人材教育の現在に関して - Feb,9,2020-

極めて重要な観点は、人材教育の世界でよく使われる概念である「自律」「主体」「意識」「意志」「学習」「理念」「欲求」「能力」「気づき」。こういったものの一つひとつに対して、その本質を追究しようとせず、うわべの言葉だけが空回りしていることだ。「教育する側」と「される側」、もしくは「教育する側」同士で、じつは共通の認識がされていないまま、言葉遊び的試行が繰り返されている。その結果、「なんか良いことを教えたような気がする」「なんかタメになった気がする」という曖昧模糊としたカタルシスに双方が浸って終わっている。
それを象徴しているのが、企業研修での<満足度>という指標だ。学びの場はレストランではない。満足する/させるではなく、いかに自分で物事を考える契機になったか?が本来大事であって、満足度ではなく、むしろ、混乱の度合いが高いほど良い機会形成であると言える。
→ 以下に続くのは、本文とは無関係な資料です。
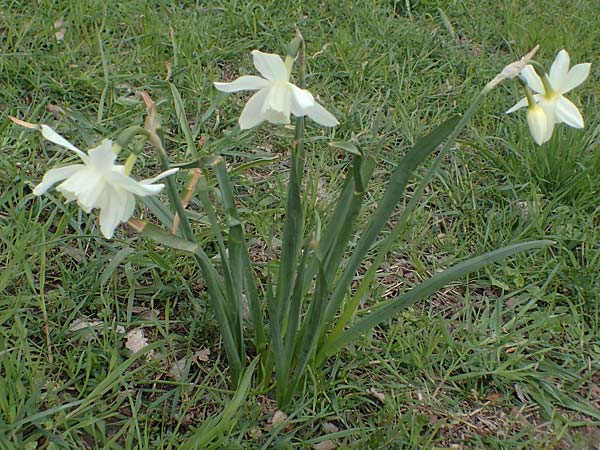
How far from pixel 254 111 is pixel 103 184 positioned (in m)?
0.28

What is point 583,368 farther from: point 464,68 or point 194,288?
point 464,68

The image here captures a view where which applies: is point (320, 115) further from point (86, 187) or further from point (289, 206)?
point (86, 187)

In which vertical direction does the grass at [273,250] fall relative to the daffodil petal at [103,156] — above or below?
below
現代はVUCAと言われるように、非常に変化が激しく、不確実で、「前例のない時代」といわれている。このような時代では、上司や先輩が経験したことが参考にならないということが往々にして起こりえる。そうであるならば、自分の頭でしっかり考え抜くことを学ばないかぎり、何を学ぼうと真の強さや自律性を得ることはできないのではないだろうか?